Figure 55  General  Gas 01 – Compressed Air Distribution

Compressed air is normally distributed around a ring main loop to maximize efficiency when some demands are not in use. When all in-flows and all out-flows have been defined by flow demands then the total flow in and total flow out must be equal (or the system cannot be solved since the system would not represent a valid condition). However by incorporating an air receiver into the model, the excess flow can be accommodated to allow the model to be solved.


To calculate pressure loss the General Fundamental Isothermal Flow Equation has been used. The pressure loss and flow velocities in this system are relatively small & the hence the use of an isothermal flow equation should provide good results.

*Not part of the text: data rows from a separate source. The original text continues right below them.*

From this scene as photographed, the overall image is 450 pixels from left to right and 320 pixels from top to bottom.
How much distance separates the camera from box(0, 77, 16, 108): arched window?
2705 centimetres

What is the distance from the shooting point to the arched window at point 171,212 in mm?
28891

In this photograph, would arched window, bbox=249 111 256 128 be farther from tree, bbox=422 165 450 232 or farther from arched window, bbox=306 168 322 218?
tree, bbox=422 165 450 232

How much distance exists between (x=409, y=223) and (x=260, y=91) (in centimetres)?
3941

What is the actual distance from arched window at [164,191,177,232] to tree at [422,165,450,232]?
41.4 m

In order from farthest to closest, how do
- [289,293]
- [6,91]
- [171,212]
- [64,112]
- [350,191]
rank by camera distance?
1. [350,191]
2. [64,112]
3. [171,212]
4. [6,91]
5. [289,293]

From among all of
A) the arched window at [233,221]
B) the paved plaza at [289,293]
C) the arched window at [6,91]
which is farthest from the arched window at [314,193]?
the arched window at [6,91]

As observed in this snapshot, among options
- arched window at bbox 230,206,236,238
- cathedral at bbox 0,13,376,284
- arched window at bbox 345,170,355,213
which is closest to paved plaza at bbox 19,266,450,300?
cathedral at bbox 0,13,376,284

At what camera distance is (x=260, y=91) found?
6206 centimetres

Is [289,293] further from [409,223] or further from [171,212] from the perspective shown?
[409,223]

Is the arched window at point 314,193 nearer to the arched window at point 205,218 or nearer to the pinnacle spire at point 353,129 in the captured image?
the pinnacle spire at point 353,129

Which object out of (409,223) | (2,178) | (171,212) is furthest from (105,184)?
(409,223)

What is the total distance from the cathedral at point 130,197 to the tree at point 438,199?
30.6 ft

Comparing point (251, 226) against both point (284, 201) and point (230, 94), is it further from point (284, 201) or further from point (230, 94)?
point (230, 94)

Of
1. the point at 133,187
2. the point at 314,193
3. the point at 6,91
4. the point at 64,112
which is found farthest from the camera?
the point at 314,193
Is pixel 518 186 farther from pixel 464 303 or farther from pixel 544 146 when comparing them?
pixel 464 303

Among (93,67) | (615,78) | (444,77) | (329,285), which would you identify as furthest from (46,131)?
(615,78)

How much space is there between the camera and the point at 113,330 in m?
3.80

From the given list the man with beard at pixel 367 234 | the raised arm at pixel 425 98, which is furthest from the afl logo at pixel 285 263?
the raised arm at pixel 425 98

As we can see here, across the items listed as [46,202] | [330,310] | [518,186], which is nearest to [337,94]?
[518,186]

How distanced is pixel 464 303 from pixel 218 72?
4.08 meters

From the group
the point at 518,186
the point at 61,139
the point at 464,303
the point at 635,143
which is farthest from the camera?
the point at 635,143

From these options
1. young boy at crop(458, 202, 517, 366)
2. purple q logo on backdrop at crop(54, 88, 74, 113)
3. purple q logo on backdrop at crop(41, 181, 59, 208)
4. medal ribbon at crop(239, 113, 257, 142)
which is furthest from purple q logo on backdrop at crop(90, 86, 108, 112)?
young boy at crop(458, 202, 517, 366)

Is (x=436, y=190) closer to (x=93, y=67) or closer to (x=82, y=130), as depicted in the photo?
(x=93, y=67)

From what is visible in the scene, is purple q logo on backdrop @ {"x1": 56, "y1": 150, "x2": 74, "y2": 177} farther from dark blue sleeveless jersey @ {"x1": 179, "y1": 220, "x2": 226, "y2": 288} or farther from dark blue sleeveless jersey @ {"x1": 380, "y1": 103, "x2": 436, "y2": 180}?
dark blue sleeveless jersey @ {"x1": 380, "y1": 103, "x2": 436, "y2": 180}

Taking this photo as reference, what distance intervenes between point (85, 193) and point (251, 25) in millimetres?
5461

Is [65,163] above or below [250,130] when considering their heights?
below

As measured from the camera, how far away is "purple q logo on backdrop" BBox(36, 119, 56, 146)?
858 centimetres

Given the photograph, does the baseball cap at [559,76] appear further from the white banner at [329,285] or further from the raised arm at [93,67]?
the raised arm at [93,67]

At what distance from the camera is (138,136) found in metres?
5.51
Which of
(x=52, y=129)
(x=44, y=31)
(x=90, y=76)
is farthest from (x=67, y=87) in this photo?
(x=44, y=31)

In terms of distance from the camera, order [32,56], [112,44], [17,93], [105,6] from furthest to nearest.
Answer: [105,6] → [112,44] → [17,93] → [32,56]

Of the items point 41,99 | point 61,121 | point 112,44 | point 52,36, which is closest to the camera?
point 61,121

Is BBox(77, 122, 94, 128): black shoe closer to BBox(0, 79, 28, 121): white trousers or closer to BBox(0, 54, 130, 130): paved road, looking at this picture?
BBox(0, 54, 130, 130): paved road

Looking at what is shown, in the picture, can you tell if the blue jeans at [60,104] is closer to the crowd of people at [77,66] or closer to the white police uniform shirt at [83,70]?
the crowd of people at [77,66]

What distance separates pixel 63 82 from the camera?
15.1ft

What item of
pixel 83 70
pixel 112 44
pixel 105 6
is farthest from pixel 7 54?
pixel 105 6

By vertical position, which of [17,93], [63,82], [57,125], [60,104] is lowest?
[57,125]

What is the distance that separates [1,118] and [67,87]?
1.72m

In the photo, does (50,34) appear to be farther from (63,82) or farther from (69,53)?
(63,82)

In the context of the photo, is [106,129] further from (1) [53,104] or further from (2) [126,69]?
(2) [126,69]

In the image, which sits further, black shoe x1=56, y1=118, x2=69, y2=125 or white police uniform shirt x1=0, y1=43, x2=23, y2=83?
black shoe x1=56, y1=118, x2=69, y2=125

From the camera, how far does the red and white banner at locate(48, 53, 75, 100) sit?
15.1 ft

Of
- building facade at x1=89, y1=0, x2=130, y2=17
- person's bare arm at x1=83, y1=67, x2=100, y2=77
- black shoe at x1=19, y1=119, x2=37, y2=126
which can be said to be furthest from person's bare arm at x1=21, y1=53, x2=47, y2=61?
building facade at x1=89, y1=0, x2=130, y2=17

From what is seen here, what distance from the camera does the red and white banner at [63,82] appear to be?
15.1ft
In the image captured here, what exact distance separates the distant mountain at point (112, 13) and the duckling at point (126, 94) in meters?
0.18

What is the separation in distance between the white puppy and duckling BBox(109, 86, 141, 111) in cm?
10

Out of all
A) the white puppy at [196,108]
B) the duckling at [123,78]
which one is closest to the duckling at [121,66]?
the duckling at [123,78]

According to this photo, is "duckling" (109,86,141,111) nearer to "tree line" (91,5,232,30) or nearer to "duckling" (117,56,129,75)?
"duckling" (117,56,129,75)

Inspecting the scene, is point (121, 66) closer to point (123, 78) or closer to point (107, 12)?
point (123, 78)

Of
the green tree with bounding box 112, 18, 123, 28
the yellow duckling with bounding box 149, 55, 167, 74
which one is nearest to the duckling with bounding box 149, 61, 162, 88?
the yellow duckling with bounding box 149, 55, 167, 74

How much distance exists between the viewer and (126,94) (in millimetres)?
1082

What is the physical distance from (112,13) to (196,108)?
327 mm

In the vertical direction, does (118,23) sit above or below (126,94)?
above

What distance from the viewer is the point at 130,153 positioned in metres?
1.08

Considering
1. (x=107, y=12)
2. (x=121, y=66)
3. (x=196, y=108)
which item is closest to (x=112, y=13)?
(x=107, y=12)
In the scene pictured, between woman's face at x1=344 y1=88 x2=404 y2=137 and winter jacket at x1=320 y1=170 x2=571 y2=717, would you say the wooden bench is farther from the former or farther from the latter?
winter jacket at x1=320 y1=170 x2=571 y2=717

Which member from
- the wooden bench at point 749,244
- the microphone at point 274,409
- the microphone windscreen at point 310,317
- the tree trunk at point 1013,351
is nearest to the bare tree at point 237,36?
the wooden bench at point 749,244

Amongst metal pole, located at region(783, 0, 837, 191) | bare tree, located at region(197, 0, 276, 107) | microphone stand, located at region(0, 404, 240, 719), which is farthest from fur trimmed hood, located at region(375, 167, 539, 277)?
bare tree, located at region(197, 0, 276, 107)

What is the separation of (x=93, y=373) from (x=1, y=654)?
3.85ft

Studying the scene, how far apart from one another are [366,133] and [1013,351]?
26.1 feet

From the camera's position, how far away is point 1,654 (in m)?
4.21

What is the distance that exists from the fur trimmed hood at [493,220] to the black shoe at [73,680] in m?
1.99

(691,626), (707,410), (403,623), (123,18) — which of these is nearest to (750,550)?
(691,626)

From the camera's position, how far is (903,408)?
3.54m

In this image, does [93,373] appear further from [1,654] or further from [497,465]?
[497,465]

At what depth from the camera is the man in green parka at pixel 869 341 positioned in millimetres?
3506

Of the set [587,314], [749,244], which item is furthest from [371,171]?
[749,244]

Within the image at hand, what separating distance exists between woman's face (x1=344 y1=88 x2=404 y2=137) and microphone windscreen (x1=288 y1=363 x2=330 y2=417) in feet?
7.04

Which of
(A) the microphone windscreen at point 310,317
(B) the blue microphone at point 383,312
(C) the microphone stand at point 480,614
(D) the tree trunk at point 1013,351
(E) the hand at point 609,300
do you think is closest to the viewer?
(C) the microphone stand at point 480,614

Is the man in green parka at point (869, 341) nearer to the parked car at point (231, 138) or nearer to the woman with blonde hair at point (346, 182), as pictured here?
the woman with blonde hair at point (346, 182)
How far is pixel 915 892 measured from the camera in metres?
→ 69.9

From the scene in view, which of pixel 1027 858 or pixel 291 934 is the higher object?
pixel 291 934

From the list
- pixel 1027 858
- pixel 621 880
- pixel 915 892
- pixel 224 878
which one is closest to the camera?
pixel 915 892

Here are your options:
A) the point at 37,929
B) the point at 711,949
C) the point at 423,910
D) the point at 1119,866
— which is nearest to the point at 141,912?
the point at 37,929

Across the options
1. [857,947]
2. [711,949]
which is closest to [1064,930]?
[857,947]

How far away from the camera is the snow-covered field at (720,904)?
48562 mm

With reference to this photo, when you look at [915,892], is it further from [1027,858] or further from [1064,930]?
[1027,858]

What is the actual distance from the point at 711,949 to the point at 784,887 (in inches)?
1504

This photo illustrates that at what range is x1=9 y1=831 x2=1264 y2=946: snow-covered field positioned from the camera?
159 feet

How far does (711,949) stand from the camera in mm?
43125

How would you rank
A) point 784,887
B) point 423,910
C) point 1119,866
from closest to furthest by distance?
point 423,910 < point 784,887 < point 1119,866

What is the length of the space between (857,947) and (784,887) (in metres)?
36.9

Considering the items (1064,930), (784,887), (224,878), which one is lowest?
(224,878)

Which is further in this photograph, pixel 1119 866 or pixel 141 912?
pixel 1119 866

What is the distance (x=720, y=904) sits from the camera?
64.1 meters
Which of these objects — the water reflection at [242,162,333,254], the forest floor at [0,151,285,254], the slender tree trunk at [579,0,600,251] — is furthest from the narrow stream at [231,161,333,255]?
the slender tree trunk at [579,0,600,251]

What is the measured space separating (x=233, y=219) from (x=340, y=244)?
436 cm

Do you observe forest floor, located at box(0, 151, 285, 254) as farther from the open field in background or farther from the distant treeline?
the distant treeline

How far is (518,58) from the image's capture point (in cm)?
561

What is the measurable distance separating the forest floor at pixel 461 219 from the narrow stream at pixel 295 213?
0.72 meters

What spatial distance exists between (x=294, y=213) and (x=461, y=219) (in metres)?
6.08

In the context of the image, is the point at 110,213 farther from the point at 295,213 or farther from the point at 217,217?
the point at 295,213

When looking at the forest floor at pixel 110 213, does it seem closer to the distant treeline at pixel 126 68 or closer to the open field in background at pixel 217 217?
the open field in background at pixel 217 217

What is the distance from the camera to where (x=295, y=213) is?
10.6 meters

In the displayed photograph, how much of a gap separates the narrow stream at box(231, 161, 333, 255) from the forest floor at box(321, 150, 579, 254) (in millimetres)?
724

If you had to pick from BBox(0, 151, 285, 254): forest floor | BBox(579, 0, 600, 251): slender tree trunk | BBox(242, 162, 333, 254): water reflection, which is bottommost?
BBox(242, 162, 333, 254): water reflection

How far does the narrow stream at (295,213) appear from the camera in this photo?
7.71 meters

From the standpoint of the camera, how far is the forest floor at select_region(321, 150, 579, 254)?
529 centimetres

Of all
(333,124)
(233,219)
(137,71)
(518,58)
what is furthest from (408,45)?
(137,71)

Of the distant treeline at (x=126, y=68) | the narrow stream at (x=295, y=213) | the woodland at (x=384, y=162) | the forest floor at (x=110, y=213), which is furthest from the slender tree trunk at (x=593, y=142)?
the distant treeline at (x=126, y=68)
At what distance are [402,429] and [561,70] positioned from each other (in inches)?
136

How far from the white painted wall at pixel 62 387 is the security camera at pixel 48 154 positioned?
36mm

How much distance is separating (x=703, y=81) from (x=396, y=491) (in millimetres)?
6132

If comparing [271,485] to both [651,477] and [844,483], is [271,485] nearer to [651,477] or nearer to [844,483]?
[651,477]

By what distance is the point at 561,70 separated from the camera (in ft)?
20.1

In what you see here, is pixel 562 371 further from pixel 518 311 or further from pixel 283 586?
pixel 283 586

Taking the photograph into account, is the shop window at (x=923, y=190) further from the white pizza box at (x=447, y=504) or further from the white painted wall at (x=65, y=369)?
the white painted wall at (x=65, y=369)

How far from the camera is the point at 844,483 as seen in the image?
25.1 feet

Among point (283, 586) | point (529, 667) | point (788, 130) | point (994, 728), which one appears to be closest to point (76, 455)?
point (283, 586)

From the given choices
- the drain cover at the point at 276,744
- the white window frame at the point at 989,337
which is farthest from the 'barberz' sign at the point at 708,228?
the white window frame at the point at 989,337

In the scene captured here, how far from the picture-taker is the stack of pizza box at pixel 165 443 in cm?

View the Results Sheet to see tabulated results or use the mouse to hover over a pipe, a node, or a component, to display the calculated results in a pop-up pane. The exit velocity of the gas in each pipe can be seen on the pop-up pane when hovering over a pipe in Results Mode. In addition, the pipe color matches the magnitude of exit velocity accordingly to the color key for exit velocity (ft/sec). The exit velocity is also shown on the Result Sheet of tabulated data. The British Compressed Air Society suggests using velocities of less than 20 ft/sec, to prevent carriage of moisture and debris along the pipe lines, however in a short drop section an air velocity up to 50 ft/sec may be acceptable.